Saturday, September 11, 2010

In Remembrance - 9/11/2001

It has been nine years since those awful terrorist attacks that shook our nation. And, in relation to our federal government, they have shaped every day since.

I was in seventh grade, in the middle of the CTBS standardized testing. As soon as the testing was over for the day, our principal came on the PA system and announced to us what had happened. He only said that there had been an attack on the World Trade Centers in New York, and I, a young, clueless thirteen-year-old did not realize in the slightest how big of a deal it was.

In the nine years since that day, I have grown up a lot. I have expanded my horizons exponentially. Last year, for one of my classes, we read the statement Osama bin Laden gave after the attacks. He said, "What America is tasting now is something insignificant compared to what we have tasted for scores of years. Our nation (the Islamic world) has been tasting this humiliation and this degradation for more than 80 years. Its sons are killed, its blood is shed, its sanctuaries are attacked, and no one hears and no one heeds." He then continued to list his grievances: the sanctions in Iraq killing millions of innocent children, the Israeli tanks in Palestine killing millions of innocent Palestinians, the bombing of civilians at Hiroshima and Nagasaki. He called us hypocrites. And I can't say that I disagree with him on that point (although, I would point out that these are the actions of our government - which is separate, though influenced by our individual actions). Of course, I obviously disagree with his means. Killing thousands of Americans to protest the killings of Arabs and Muslims doesn't quite line up. But then again, neither does attacking Iraq again, and Afghanistan, killing more civilians and combatants, in response to the attacks.
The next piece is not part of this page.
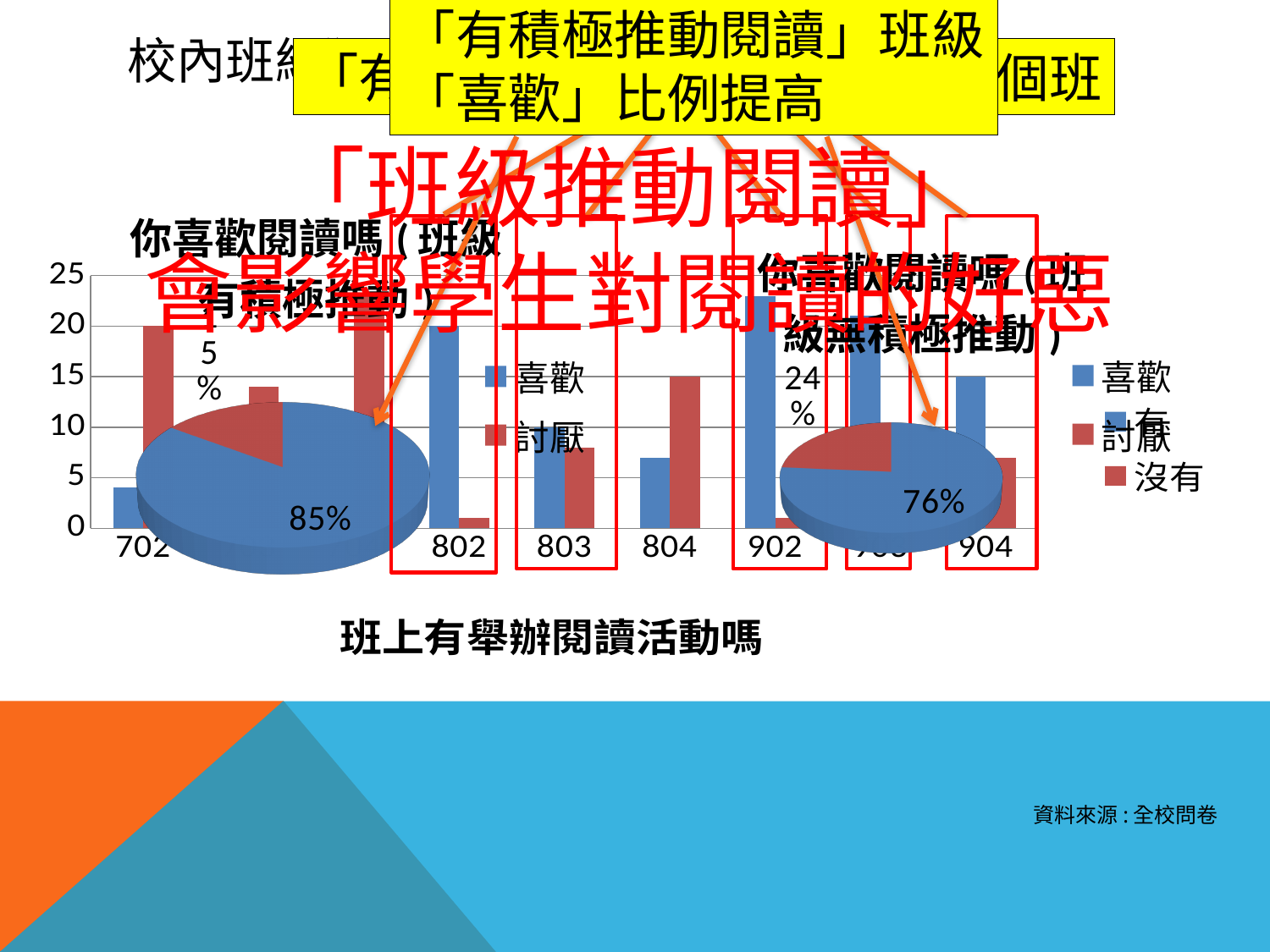
What is the difference between the 喜歡 share in the 有積極推動 pie (85%) and the 無積極推動 pie (76%)? 9% In the bar chart 班上有舉辦閱讀活動嗎, for class 702, which is larger: 有 or 沒有? 沒有 In the pie chart 你喜歡閱讀嗎(班級有積極推動), what share is labelled for 喜歡? 85% Comparing the two pie charts, which one shows the higher share for 喜歡? 你喜歡閱讀嗎(班級有積極推動) In the bar chart 班上有舉辦閱讀活動嗎, is the 有 value for class 802 greater or less than 15? greater In the pie chart 你喜歡閱讀嗎(班級無積極推動), what share is labelled for 喜歡? 76% In the bar chart 班上有舉辦閱讀活動嗎, is the 沒有 value for class 702 greater or less than 15? greater In the bar chart 班上有舉辦閱讀活動嗎, how many series does the legend list? 2 In the pie chart 你喜歡閱讀嗎(班級無積極推動), what share is labelled for 討厭? 24% In the bar chart 班上有舉辦閱讀活動嗎, is the 沒有 value for class 804 greater or less than 10? greater What data source is cited at the bottom of the slide? 全校問卷 What kind of chart is 班上有舉辦閱讀活動嗎? bar chart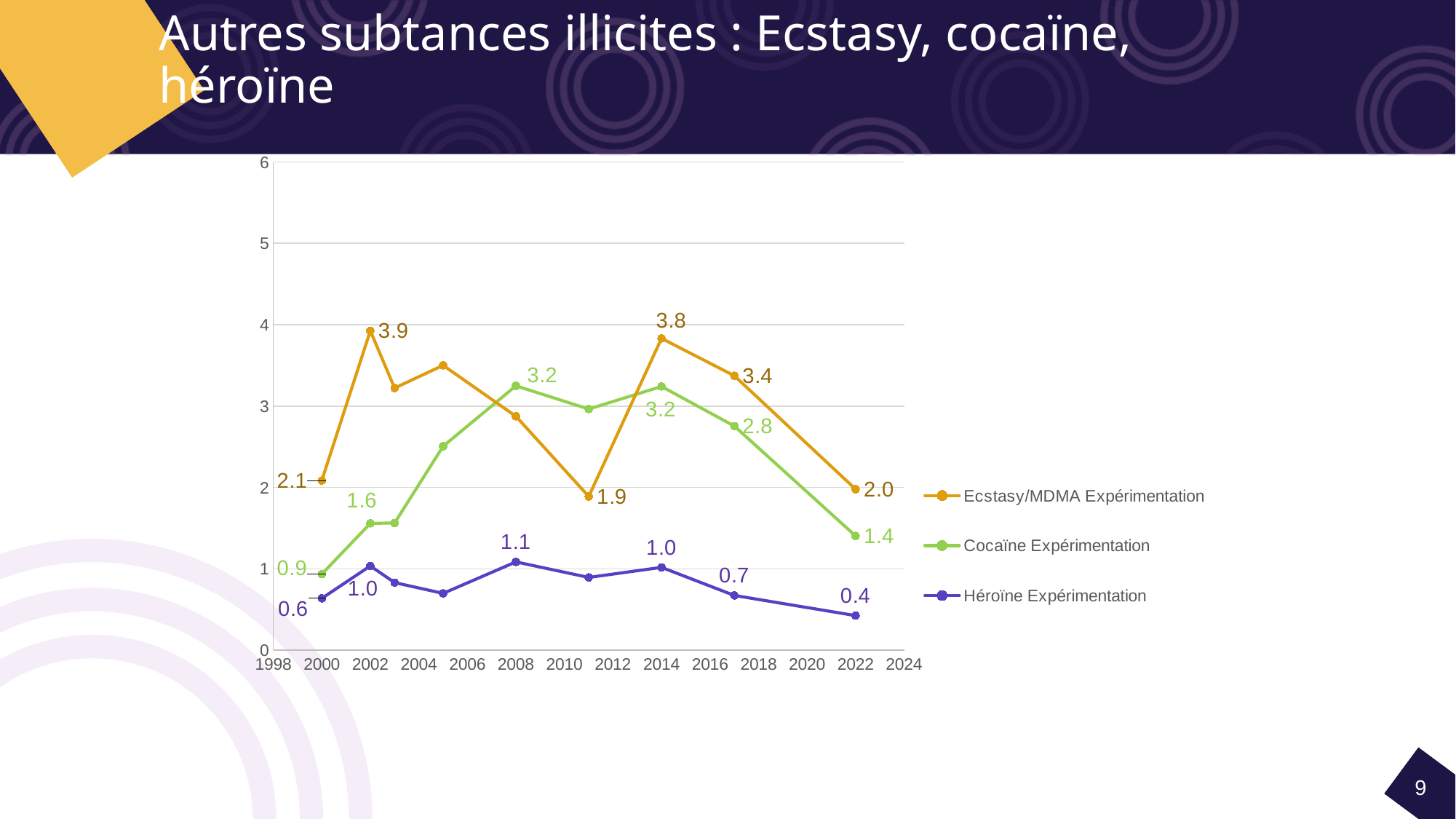
What is the value for Ecstasy/MDMA Expérimentation in 2002? 3.9 What is the value for Ecstasy/MDMA Expérimentation in 2014? 3.8 Does the Cocaïne Expérimentation series rise or fall between 2014 and 2022? fall Which series has the lowest value in 2022? Héroïne Expérimentation What is the difference between the Ecstasy/MDMA Expérimentation values in 2002 and 2022? 1.9 How many series does the legend list? 3 What is the value for Cocaïne Expérimentation in 2022? 1.4 How many data points does the Héroïne Expérimentation series have? 9 Is the value for Cocaïne Expérimentation in 2005 greater or less than 3? less What type of chart is shown on the slide? line chart Which is larger in 2017: Ecstasy/MDMA Expérimentation or Cocaïne Expérimentation? Ecstasy/MDMA Expérimentation What is the value for Héroïne Expérimentation in 2008? 1.1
It has been nine years since September 11, 2001. Yet our nation is still doing those precise things that caused others to attack us. We have simply ignored their comments, preferring to think that there is no possible reason for them to attack us. They must just be crazy. Are that many people that particular kind of crazy? Or have they just been driven to a need to react? I happen to put faith in the latter option. I don't think they just blindly thought, I want to attack someone. It would be really great if I could be a suicide bomber (or aircraft pilot). Who should I attack? Oh, the United States is so free; their people have it so good. I'll attack the U.S. I don't think that happened. Furthermore, a friend pointed out that the particular buildings they attacked is also significant: the World Trade Center, a sign and implementation of our economic imperialism, and the Pentagon, the military power that helps to enable that. The people who organized the attacks and attacked us had legitimate grievances.
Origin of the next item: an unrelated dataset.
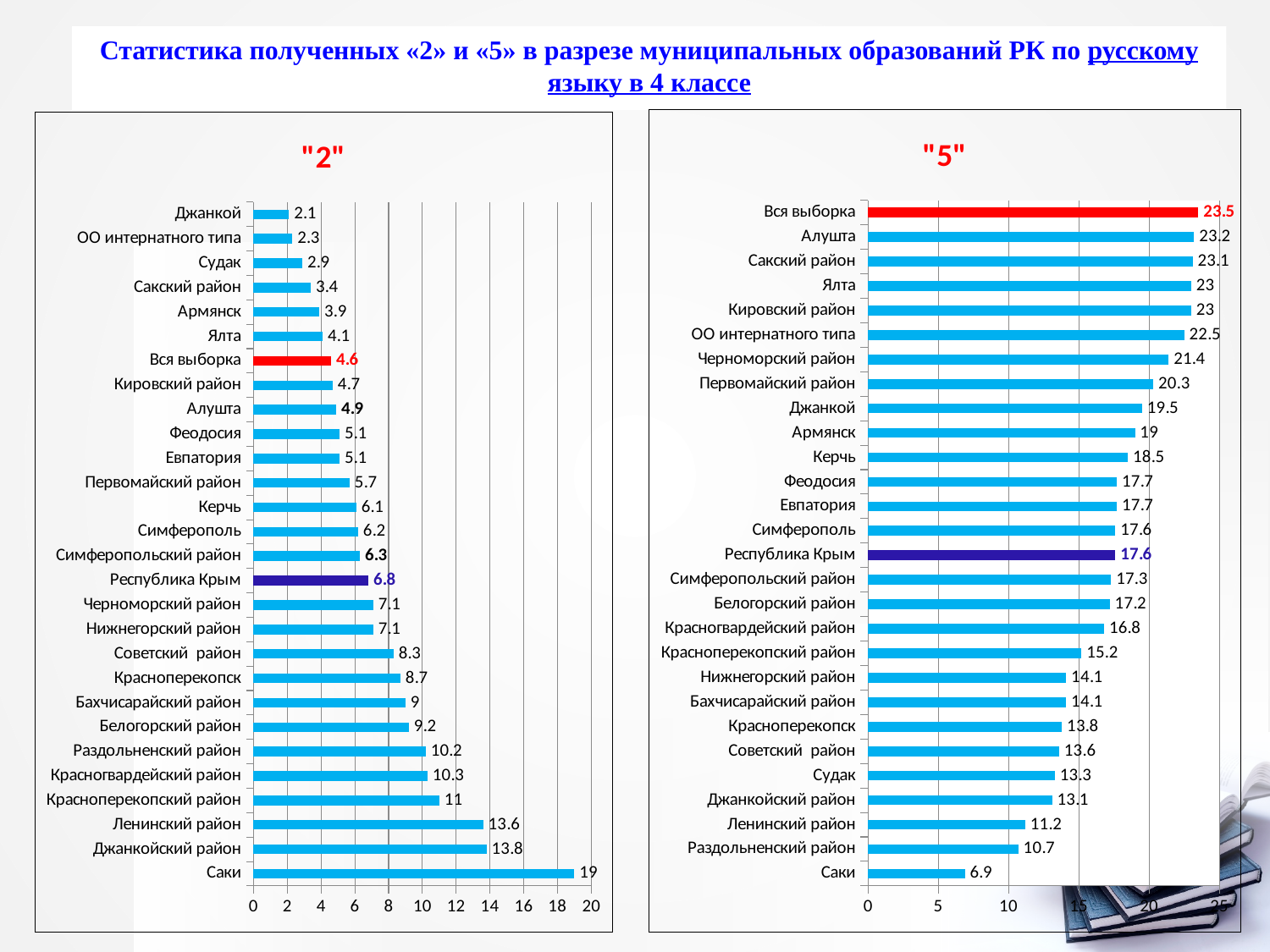
In the "2" chart, which is larger, the value for Керчь or the value for Ялта? Керчь In the "5" chart, what is the value for Вся выборка? 23.5 In the "2" chart, what is the value for Саки? 19 In the "5" chart, which category has the highest value? Вся выборка How many categories are shown in the "5" chart? 28 In the "5" chart, what is the difference between Алушта and Ленинский район? 12 In the "2" chart, what is the value for Республика Крым? 6.8 What type of chart is the "2" chart? bar chart In the "5" chart, what colour is the bar for Вся выборка? red In the "2" chart, which category has the lowest value? Джанкой In the "2" chart, what is the difference between Джанкойский район and Джанкой? 11.7 In the "5" chart, what is the value for Саки? 6.9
Now we see this whole thing come out in a new way, nine years later. The wounds have been reopened like I don't think they have any year since 2001. It probably all stems from the plans to build the Islamic Community Center in New York. We have a preacher in Florida who had plans to burn the Quran as a response. We have viscous slurs being thrown out and comments about Islam as inherently evil. Arabs in the United States suffered enough racial profiling following September 11. Muslims in the United States suffered enough religious profiling following September 11. Now we bring it all back up. It's not only that people are objecting to an Islamic Community Center built somewhat near Ground Zero. It's the Quran-burning planned in Florida; it's the protests outside the mosque construction site in Murfreesboro, Tennessee. These actions, while only done by a small minority of Americans, show the world that the U.S. is intolerant of Islam. It's the same as a small proportion of Muslims being seen to represent all of Islam.
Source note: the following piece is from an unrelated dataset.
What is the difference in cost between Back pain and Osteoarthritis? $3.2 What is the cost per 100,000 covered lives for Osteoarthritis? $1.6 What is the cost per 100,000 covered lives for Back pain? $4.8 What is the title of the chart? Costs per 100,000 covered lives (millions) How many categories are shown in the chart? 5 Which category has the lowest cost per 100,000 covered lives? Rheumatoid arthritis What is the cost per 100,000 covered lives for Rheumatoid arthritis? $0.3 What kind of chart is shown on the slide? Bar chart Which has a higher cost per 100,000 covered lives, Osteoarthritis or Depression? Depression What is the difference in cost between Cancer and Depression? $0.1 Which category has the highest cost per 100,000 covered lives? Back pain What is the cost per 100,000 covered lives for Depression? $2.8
We have come to a critical crossroads in Muslim-U.S. relations. We have no direct control about what others will do, but what road will we take? I point now to the South African Truth and Reconciliation Commission. This commission allowed grievances to be aired and the truth to come out, but emphasized forgiveness. How else will we move beyond a world of constant revenge. Constant revenge is how Israel and Palestine got to look the way they did today. Constant revenge is the family feud we all scoffed at between the Montagues and Capulets in ninth grade English. We need a Romeo and a Juliet to save our "families." Constant hate and revenge will not save us; it will just make things worse.

Call me a crazy liberal, but I happen to believe all people, whether they be Arab or Chinese, Indian or American, have a basic dignity and a right to life. And, as our Declaration of Independence declares, these rights are inalienable for all people. (Granted this Declaration comes out of a liberal tradition that I don't wholly agree with, but I do believe in basic human dignity.)